“Tenersi in punta di piedi non è crescere.”
(Lao Tse)
La paura di perdere i genitori, di restare orfano, mi ha preso una serata di primavera o forse autunno.
Era domenica, questo è certo.
Avrò avuto sedici anni, un tempo in cui non esistevano i cellulari eppure ce la cavavamo lo stesso, in un modo che ora pare impossibile o arduo, ma che allora era abituale e normalissimo, affidandoci in estrema urgenza al telefono di casa o quello a gettoni, nelle cabine della Sip, che era la nonna della Tim, la mamma della Telecom.
I miei sarebbero dovuti tornare dalla Valtellina verso le sei, massimo le sette di sera, come al solito.
Alle otto neanche l'ombra. Alle nove, neppure.
Ricordo i dettagli in modo vago, mentre ho memoria precisa del crescendo vorticoso con cui i pensieri negativi arrivarono ad ebollizione, quel tarlo dapprima lieve poi cocciuto e ossessivo, che spazzò via possibili spiegazioni e rassicurazioni che cercavo di darmi, sempre più disperato, singhiozzando, a un certo punto piangendo.

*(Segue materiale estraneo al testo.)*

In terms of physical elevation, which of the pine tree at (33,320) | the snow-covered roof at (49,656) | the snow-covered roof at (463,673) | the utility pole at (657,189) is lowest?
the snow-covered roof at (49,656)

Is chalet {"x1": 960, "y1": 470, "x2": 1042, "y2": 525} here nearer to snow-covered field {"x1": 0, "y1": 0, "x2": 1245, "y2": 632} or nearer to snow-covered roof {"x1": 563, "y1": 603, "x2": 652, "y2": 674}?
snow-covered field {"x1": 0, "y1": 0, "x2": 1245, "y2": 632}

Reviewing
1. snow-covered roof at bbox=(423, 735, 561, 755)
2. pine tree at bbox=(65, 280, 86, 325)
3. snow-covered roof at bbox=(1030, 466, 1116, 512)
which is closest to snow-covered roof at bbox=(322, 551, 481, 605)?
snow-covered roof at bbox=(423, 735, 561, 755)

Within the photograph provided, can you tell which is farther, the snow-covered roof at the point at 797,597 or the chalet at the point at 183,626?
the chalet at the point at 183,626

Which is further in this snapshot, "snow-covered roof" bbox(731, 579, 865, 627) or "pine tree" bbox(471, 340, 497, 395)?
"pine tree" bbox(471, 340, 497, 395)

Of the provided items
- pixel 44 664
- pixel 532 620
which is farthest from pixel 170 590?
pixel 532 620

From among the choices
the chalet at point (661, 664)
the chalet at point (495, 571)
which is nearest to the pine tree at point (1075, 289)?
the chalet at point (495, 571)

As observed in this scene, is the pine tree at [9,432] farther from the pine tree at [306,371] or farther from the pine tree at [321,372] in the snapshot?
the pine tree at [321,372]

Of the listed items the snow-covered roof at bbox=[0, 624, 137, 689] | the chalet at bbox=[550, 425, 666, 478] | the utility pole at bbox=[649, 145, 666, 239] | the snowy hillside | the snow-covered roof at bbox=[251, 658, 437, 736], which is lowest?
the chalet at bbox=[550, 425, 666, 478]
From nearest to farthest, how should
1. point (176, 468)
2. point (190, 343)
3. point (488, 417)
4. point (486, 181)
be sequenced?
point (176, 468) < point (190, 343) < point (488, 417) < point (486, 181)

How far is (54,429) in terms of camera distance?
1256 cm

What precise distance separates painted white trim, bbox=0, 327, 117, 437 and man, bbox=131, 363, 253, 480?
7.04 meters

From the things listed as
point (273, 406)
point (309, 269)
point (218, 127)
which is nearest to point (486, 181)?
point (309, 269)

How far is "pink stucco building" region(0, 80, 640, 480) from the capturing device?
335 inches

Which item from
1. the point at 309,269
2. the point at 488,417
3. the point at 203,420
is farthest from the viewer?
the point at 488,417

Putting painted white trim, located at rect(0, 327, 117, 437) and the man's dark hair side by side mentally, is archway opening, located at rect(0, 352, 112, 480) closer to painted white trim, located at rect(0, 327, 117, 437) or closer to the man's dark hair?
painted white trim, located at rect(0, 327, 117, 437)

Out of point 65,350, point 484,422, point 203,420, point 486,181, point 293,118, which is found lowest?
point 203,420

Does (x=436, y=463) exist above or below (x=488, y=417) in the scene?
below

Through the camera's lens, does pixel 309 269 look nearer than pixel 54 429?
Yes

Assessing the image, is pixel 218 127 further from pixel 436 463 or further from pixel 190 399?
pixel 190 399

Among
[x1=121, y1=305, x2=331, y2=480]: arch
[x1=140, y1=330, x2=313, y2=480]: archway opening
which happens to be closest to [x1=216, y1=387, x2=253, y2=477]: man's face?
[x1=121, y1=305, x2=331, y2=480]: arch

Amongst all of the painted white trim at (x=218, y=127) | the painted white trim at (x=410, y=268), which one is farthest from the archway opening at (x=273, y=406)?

Telefonai persino alla Polizia stradale, dimostrando un'audacia che di me non conoscevo, per sapere se c'erano stati incidenti. Fui rassicurato dall'operatore, ma non a sufficienza e continuai ad arrovellarmi, finché a buio inoltrato, saranno state le dieci o le undici, vidi in fondo alla strada di casa i fanali accesi dell'auto e finalmente mia madre e poi mio padre scendere, sorridere, dicendomi che c'era stato un inconveniente e che si erano fermati a mangiare, ma nulla di grave, di brutto.
Il sollievo risultò di gran lunga più intenso del disappunto e mi resi consapevole quasi subito che era stata una sorta di passaggio, una prova che avrei volentieri evitato, ma che affrontare e superare era d'obbligo.
P.S. Ho avuto preoccupazioni prima di quel giorno e altre - assai più fondate - dopo, tuttavia ho sempre considerato quella sera lo spartiacque tra i timori irrazionali, giganteschi, di quando ero bambino e il terrore fondato, autentico, glaciale degli adulti, quello in cui si prendono meglio le misure e si distinguono le ombre proiettate sul fondo della caverna dalla dimensione reale di ciò che le proietta, bello che sia o brutto. Credo che anche questo sia "diventare grandi" ed è il motivo per cui ho nostalgia del bimbo che ero, senza rimpiangerlo.